Return the records below from the line containing "From among the" onward, exactly, through and including the last line.

__Exercise material__:
* Begin *

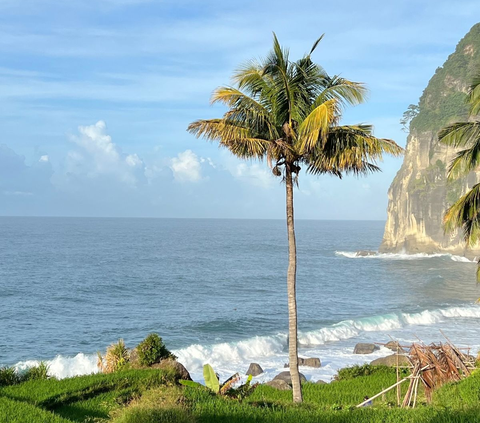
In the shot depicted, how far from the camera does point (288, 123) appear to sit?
1257 centimetres

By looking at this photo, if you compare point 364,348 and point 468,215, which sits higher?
point 468,215

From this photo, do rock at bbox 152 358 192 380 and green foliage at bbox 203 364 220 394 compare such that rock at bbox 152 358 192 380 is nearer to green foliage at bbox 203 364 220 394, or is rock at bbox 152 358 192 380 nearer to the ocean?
green foliage at bbox 203 364 220 394

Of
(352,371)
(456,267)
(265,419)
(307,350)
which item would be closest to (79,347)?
(307,350)

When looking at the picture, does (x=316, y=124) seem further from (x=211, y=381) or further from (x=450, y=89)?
(x=450, y=89)

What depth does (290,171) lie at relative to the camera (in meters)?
12.8

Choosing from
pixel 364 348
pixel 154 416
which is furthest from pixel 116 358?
pixel 364 348

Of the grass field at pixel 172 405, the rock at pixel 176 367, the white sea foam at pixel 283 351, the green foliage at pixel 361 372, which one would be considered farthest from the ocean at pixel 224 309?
the rock at pixel 176 367

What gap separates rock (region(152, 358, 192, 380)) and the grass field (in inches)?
20.3

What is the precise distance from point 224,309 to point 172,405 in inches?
1366

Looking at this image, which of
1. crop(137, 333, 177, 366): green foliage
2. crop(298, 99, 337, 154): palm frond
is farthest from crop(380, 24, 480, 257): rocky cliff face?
crop(298, 99, 337, 154): palm frond

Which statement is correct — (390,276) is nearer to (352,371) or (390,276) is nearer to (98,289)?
(98,289)

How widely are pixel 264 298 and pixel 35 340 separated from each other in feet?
69.6

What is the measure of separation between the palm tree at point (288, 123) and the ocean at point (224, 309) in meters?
5.80

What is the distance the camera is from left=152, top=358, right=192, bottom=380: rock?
51.9 ft
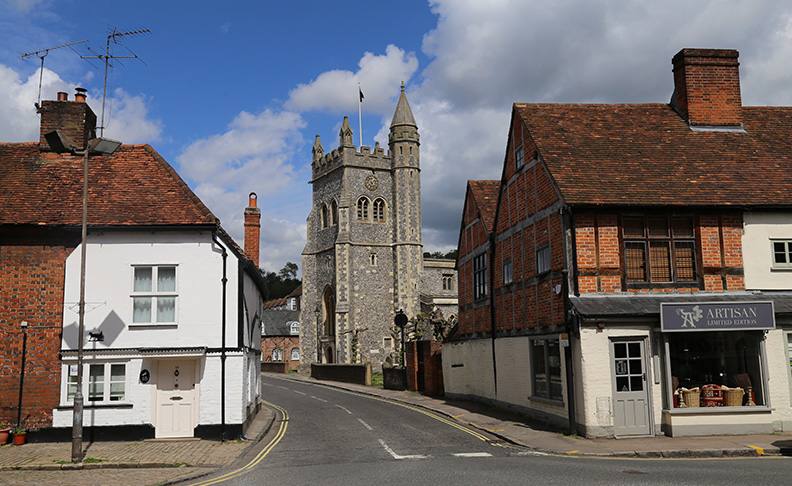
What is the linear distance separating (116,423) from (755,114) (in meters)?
21.1

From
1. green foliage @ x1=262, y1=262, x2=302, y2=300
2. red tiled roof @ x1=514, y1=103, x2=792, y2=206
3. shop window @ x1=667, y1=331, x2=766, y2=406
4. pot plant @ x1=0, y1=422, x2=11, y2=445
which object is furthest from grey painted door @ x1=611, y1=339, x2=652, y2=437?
green foliage @ x1=262, y1=262, x2=302, y2=300

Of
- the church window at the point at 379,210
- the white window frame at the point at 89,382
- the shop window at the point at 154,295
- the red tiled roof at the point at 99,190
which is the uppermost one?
the church window at the point at 379,210

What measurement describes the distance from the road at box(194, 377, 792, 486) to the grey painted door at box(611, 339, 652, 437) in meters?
2.52

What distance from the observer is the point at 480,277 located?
25328 mm

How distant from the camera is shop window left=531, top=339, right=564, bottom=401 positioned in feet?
57.6

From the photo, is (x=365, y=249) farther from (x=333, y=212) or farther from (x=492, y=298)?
(x=492, y=298)

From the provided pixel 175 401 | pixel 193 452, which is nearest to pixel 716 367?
pixel 193 452

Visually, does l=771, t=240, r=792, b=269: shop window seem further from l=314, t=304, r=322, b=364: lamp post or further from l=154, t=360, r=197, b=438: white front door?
l=314, t=304, r=322, b=364: lamp post

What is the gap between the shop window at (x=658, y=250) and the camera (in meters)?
16.7

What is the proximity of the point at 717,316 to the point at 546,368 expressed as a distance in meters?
4.72

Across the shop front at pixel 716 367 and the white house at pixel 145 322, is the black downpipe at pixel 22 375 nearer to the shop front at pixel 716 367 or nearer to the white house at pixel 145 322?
the white house at pixel 145 322

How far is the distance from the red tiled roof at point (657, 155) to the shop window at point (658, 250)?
0.66 metres

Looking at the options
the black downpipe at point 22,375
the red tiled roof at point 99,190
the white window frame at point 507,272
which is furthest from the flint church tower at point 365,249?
the black downpipe at point 22,375

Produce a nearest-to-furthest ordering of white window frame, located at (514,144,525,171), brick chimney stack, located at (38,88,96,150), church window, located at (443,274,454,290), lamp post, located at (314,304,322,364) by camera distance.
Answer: brick chimney stack, located at (38,88,96,150) < white window frame, located at (514,144,525,171) < lamp post, located at (314,304,322,364) < church window, located at (443,274,454,290)
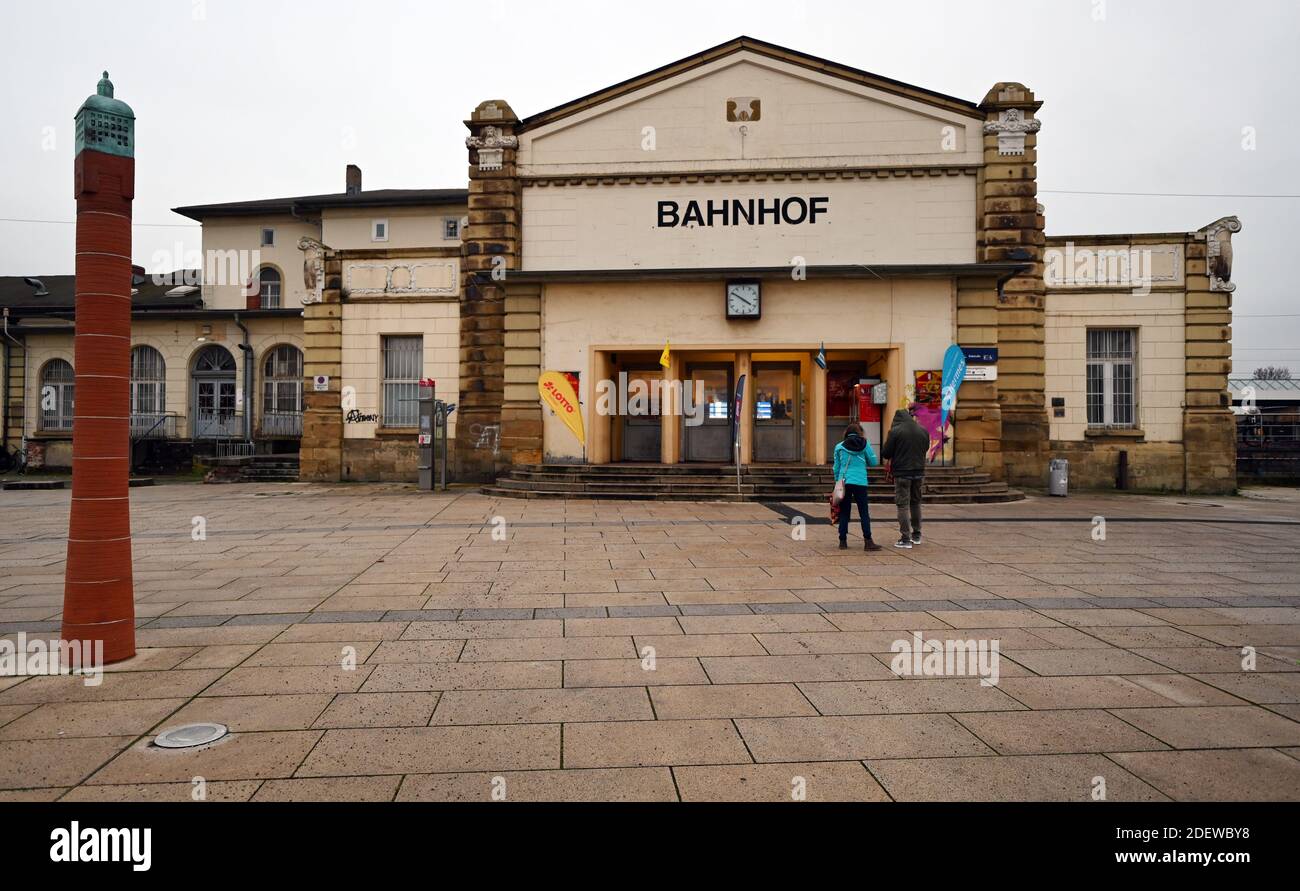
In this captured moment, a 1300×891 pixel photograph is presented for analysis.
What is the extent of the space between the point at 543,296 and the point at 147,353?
2130 centimetres

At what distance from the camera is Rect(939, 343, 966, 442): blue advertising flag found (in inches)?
694

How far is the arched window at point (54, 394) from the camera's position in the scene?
29.8 metres

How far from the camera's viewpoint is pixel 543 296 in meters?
19.0

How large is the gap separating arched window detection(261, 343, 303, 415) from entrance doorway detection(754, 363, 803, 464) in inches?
789

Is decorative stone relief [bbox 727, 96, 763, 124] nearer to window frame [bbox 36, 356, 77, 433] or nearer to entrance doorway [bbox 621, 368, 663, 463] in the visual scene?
entrance doorway [bbox 621, 368, 663, 463]

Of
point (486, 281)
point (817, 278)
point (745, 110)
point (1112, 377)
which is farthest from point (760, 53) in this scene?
point (1112, 377)

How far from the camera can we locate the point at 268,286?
34781 millimetres

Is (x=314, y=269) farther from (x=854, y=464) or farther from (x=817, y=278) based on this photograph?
(x=854, y=464)

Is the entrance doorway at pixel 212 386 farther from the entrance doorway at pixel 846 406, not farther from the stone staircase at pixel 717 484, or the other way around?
the entrance doorway at pixel 846 406

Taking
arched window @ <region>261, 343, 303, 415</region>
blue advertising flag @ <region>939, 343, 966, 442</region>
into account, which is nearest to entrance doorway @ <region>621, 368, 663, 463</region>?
blue advertising flag @ <region>939, 343, 966, 442</region>

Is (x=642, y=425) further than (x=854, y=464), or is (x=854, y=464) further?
(x=642, y=425)

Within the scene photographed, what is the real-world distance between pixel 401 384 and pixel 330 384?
1989mm

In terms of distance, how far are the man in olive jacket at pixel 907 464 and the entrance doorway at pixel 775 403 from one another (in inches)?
365

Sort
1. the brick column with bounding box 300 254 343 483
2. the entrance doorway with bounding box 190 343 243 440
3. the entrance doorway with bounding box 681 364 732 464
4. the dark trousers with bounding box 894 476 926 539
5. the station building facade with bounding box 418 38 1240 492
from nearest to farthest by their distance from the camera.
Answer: the dark trousers with bounding box 894 476 926 539, the station building facade with bounding box 418 38 1240 492, the entrance doorway with bounding box 681 364 732 464, the brick column with bounding box 300 254 343 483, the entrance doorway with bounding box 190 343 243 440
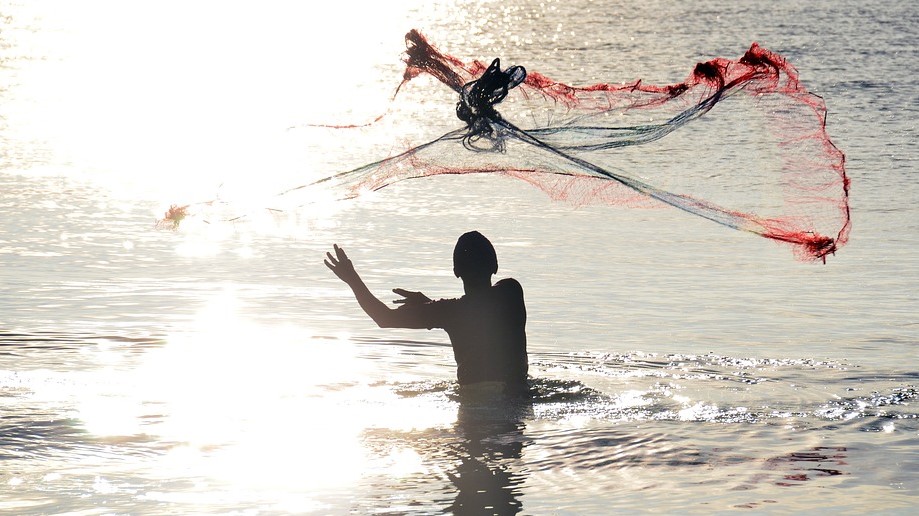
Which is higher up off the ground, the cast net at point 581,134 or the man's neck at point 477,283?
the cast net at point 581,134

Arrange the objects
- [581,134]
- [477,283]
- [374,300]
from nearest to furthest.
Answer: [374,300] < [477,283] < [581,134]

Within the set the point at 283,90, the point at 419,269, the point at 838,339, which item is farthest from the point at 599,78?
the point at 838,339

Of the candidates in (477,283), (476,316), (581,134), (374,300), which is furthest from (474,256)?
(581,134)

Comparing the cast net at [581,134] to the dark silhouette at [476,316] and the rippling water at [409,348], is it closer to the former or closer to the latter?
the dark silhouette at [476,316]

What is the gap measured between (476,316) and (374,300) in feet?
2.77

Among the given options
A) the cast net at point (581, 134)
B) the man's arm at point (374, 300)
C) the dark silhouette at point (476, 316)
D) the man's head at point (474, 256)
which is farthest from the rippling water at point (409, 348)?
the cast net at point (581, 134)

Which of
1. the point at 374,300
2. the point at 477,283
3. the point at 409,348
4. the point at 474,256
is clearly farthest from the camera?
the point at 409,348

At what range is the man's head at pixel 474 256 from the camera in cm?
1005

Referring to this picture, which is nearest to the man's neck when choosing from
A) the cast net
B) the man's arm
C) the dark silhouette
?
the dark silhouette

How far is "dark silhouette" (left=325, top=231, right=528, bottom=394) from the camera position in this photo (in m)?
10.1

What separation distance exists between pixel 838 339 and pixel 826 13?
57137 millimetres

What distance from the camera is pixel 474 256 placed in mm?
10117

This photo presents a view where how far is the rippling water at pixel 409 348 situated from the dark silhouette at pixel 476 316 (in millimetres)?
265

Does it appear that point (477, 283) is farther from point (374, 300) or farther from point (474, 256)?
point (374, 300)
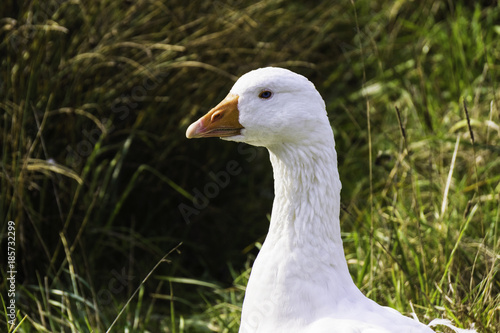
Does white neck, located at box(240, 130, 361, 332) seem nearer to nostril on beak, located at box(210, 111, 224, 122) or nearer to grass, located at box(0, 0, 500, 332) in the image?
nostril on beak, located at box(210, 111, 224, 122)

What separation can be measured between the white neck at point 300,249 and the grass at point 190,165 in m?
0.63

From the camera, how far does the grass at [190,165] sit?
10.8 feet

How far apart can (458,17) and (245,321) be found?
349cm

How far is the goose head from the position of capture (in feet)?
7.73

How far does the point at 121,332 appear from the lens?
3.12m

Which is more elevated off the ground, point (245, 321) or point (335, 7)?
point (335, 7)

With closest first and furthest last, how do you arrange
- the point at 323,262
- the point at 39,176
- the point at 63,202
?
the point at 323,262, the point at 39,176, the point at 63,202

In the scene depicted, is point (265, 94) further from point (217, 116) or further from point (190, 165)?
point (190, 165)

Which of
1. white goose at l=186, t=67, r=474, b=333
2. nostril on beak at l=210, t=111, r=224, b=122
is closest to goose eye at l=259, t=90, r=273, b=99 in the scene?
white goose at l=186, t=67, r=474, b=333

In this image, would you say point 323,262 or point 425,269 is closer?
point 323,262

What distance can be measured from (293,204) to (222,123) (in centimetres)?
36

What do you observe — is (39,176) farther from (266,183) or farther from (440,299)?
(440,299)

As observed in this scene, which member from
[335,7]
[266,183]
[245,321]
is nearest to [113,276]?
[266,183]

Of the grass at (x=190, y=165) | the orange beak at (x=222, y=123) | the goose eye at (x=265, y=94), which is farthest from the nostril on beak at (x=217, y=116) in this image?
the grass at (x=190, y=165)
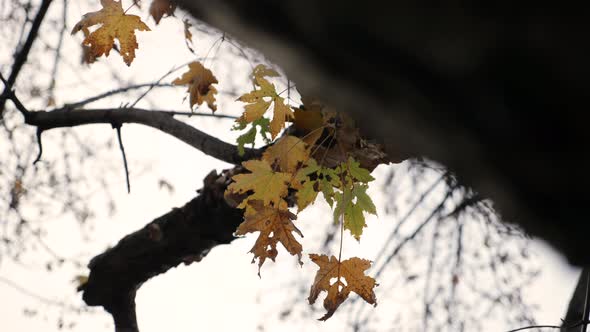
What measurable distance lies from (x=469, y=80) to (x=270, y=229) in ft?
5.03

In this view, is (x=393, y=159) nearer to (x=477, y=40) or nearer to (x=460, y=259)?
(x=477, y=40)

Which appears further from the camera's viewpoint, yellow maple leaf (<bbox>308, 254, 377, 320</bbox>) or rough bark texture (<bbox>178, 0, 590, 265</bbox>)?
yellow maple leaf (<bbox>308, 254, 377, 320</bbox>)

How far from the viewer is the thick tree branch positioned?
7.14 feet

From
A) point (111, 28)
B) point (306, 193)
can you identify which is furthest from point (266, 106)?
point (111, 28)

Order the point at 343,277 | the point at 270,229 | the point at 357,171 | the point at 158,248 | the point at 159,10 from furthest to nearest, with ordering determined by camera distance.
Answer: the point at 158,248, the point at 159,10, the point at 343,277, the point at 270,229, the point at 357,171

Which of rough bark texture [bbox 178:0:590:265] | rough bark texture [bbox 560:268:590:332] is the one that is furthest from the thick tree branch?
rough bark texture [bbox 178:0:590:265]

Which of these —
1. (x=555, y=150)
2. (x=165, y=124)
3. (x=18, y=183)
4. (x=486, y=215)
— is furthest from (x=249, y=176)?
(x=18, y=183)

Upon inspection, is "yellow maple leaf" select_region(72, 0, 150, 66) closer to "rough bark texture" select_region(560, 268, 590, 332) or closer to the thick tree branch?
the thick tree branch

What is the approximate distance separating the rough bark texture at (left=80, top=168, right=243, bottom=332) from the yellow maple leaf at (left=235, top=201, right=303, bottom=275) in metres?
0.48

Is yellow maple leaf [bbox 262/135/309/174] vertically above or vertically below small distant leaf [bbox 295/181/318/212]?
above

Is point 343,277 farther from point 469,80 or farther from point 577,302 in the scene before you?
point 469,80

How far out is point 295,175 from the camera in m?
1.81

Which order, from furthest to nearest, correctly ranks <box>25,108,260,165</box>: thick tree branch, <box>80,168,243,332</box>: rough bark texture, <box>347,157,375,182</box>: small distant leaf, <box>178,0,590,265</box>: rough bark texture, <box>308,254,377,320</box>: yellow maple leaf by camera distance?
<box>80,168,243,332</box>: rough bark texture < <box>25,108,260,165</box>: thick tree branch < <box>308,254,377,320</box>: yellow maple leaf < <box>347,157,375,182</box>: small distant leaf < <box>178,0,590,265</box>: rough bark texture

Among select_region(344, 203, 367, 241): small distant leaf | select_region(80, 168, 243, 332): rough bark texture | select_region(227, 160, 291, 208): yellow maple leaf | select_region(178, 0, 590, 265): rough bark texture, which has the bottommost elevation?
Answer: select_region(178, 0, 590, 265): rough bark texture
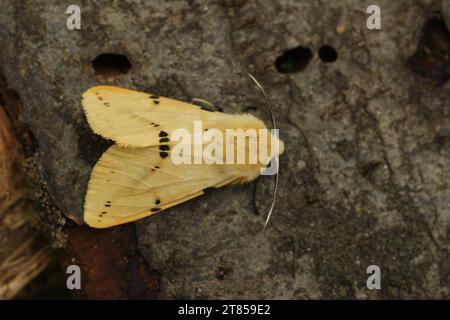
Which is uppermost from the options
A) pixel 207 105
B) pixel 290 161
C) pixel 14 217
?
pixel 207 105

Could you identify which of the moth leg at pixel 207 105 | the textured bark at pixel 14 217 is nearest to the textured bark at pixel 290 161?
the moth leg at pixel 207 105

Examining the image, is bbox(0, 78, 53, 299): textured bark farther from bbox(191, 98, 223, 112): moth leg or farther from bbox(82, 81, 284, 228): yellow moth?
bbox(191, 98, 223, 112): moth leg

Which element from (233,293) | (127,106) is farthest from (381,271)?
(127,106)

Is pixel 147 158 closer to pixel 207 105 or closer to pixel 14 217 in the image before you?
pixel 207 105

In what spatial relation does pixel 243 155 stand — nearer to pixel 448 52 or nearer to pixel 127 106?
pixel 127 106

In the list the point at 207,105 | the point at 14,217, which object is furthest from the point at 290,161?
the point at 14,217

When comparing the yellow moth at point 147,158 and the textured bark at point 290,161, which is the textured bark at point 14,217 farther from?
the yellow moth at point 147,158

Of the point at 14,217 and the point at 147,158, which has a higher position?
the point at 147,158
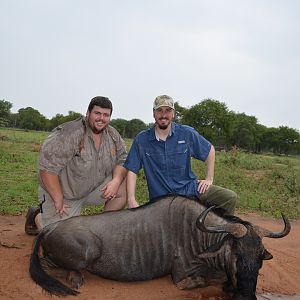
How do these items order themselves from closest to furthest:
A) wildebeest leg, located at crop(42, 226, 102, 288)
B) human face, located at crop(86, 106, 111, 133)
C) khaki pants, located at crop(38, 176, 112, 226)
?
wildebeest leg, located at crop(42, 226, 102, 288) → human face, located at crop(86, 106, 111, 133) → khaki pants, located at crop(38, 176, 112, 226)

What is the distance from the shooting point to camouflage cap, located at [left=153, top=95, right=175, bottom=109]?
5.35 meters

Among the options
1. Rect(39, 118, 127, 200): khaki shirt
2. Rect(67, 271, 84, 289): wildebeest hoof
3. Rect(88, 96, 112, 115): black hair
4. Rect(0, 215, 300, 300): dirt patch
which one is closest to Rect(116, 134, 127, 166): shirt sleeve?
Rect(39, 118, 127, 200): khaki shirt

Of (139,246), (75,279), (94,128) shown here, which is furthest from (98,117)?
(75,279)

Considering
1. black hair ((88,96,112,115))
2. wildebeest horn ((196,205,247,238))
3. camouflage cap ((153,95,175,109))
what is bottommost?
wildebeest horn ((196,205,247,238))

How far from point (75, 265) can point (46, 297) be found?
43 cm

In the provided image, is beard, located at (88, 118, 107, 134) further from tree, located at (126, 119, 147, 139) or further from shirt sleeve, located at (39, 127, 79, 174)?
tree, located at (126, 119, 147, 139)

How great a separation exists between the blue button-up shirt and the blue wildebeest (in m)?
0.66

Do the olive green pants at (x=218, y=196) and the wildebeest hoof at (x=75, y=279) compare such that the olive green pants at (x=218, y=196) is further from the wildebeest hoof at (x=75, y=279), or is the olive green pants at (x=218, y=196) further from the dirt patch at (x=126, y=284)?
the wildebeest hoof at (x=75, y=279)

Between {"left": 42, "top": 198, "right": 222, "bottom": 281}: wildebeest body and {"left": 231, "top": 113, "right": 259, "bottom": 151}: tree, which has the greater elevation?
{"left": 231, "top": 113, "right": 259, "bottom": 151}: tree

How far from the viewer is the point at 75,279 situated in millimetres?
4457

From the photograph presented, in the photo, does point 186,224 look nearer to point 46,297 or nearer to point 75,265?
point 75,265

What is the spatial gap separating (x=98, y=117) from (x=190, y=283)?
230cm

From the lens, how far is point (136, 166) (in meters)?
5.52

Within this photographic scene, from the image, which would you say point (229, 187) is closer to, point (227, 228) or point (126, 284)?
point (126, 284)
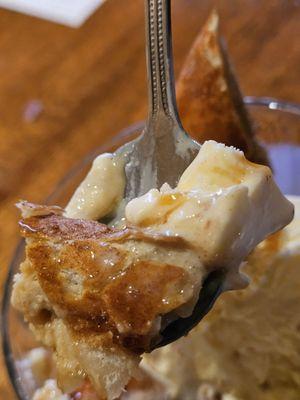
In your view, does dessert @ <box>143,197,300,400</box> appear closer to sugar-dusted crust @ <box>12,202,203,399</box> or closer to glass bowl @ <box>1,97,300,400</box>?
glass bowl @ <box>1,97,300,400</box>

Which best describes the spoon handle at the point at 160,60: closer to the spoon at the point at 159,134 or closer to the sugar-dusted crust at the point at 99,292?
the spoon at the point at 159,134

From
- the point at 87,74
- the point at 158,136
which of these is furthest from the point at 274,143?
the point at 87,74

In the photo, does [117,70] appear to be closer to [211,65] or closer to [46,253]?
[211,65]

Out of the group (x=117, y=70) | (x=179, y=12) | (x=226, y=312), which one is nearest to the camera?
(x=226, y=312)

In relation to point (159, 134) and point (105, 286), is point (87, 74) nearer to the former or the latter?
point (159, 134)

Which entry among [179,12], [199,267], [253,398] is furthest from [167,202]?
[179,12]

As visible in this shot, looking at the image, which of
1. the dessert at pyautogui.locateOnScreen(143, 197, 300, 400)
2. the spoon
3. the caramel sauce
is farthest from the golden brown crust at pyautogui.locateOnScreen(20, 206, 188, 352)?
the dessert at pyautogui.locateOnScreen(143, 197, 300, 400)

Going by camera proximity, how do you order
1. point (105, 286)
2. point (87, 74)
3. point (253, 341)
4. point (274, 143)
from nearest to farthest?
point (105, 286)
point (253, 341)
point (274, 143)
point (87, 74)
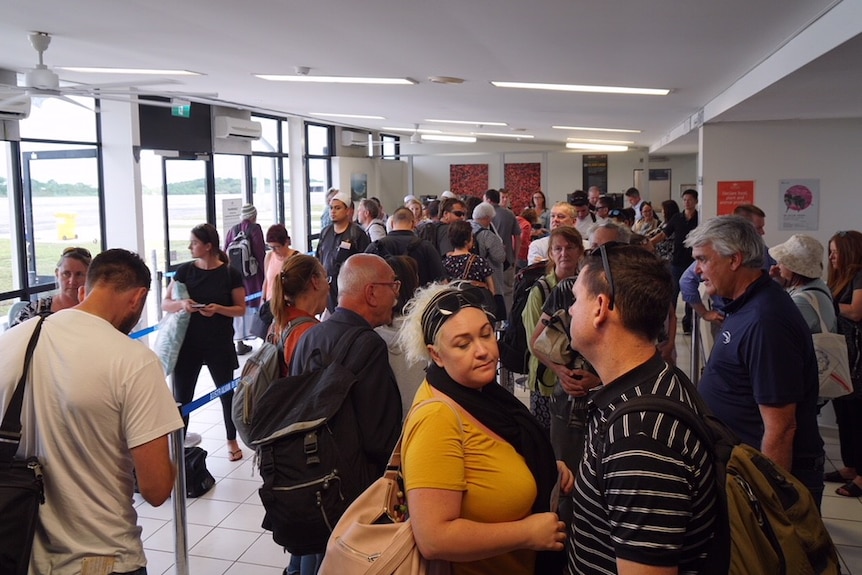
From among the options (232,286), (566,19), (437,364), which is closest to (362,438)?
(437,364)

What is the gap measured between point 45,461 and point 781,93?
16.3 feet

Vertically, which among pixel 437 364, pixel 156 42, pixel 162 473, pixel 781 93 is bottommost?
pixel 162 473

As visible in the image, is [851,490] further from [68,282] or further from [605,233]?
[68,282]

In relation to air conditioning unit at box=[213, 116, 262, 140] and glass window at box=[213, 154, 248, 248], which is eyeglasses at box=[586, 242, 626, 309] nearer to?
glass window at box=[213, 154, 248, 248]

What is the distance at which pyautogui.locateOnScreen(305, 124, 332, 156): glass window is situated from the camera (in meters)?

* End *

__Right answer__:
From among the options (232,286), (566,19), (437,364), which is closest to (362,438)?
(437,364)

What is the gap measured between point 45,461 and point 781,93?
16.3 feet

Vertically, which among pixel 437 364, pixel 156 42, pixel 162 473, pixel 781 93 is bottommost?
pixel 162 473

As visible in the image, is [851,490] further from [68,282] or further from [605,233]?
[68,282]

In relation to air conditioning unit at box=[213, 116, 262, 140] and glass window at box=[213, 154, 248, 248], which is eyeglasses at box=[586, 242, 626, 309] nearer to?
glass window at box=[213, 154, 248, 248]

What is the distance at which pyautogui.locateOnScreen(305, 124, 332, 156): glass window is situated from the camera (in meters)?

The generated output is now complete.